Gene regulation plays a central role in evolution, organismal development, and disease. Despite the critical importance of gene regulation throughout development, there have been few genetic variants in regulatory elements with large effects that have been robustly associated to disease. In this work, my overarching aim was to gain a better understanding of the contribution of genetic variation in regulatory elements to Mendelian disorders and attempted to approach this problem from three different perspectives. I first sought to assess the contribution of regulatory variation to severe developmental disorders using sequence data from 8,000 affected individuals and their parents and to identify individual elements with a high probability of harbouring pathogenic regulatory elements. Next, I used population genetic models and data from more than 28,000 whole genome sequenced individuals to examine the forces of selection operating on non-coding elements genome-wide. Finally, I conducted a pilot experiment to assay >50,000 different non-coding variants across more than 700 different non-coding elements, including variants observed in patients with developmental disorders in a massively parallel reporter assay (MPRA) and collaborated on an assessment of the impact of patient mutations in eleven different enhancers using mouse transgenesis assays.

● Source records
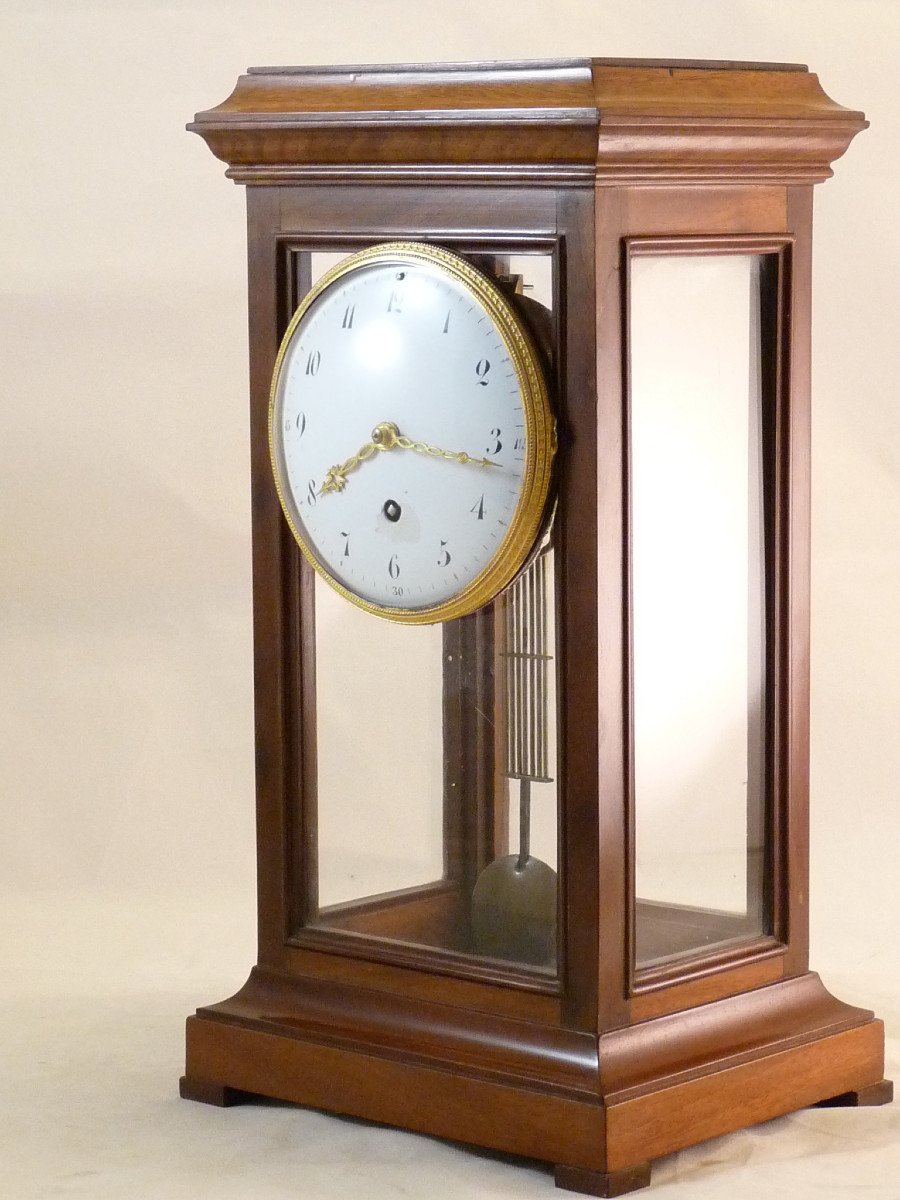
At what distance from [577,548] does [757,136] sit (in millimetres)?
398

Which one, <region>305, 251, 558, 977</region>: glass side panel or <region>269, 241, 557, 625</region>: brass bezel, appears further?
<region>305, 251, 558, 977</region>: glass side panel

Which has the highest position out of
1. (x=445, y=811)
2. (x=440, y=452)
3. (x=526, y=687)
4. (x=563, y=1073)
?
(x=440, y=452)

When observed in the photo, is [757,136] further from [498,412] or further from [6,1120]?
[6,1120]

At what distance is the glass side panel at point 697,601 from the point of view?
8.04ft

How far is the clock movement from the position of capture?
2.39 meters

● Questions
1 > According to the gene regulation text, how many whole genome sequenced individuals provided the data for examining selection on non-coding elements?
2 > Write the next part of the gene regulation text, starting after its final sentence.

● Responses per task
1 > More than 28,000 individuals.

2 >
A few key results from the work are summarised below:

• I provide evidence that de novo SNVs in non-coding elements contribute to severe developmental disorders, and estimate that they contribute in 1-3% of cases not harbouring a likely diagnostic coding variant.
• These de novo SNVs reside primarily in highly evolutionarily conserved regulatory elements and I estimate that a large fraction of conserved non-coding elements (50-70%) are acting as enhancers and a smaller subset (10-15%) have a function related to alternative splicing.
• Statistical modelling of the distribution of variants in developmental disorder patients suggests that a small fraction of bases (maximum likelihood estimate of 3%) within a disease-associated non-coding element are likely pathogenic with high penetrance when mutated.
• I develop a new genome-wide mutation rate model that accounts for a variety of germline features including recombination rate, replication timing, sequence context, and histone marks which greatly outperforms models based on sequence-context alone.
• I find evidence for widespread purifying selection in the non-coding genome that is correlated with nucleotide-level evolutionary conservation, even when the conserved nucleotides lie within otherwise poorly conserved sequence.
• I show that the selective constraint on small insertions and deletions is likely greater than the selective constraint on SNVs.
• I present data from a pilot experiment assessing more than 50,000 different non-coding variants in a massively parallel reporter assay conducted in both HeLa and Neuroblastoma cells.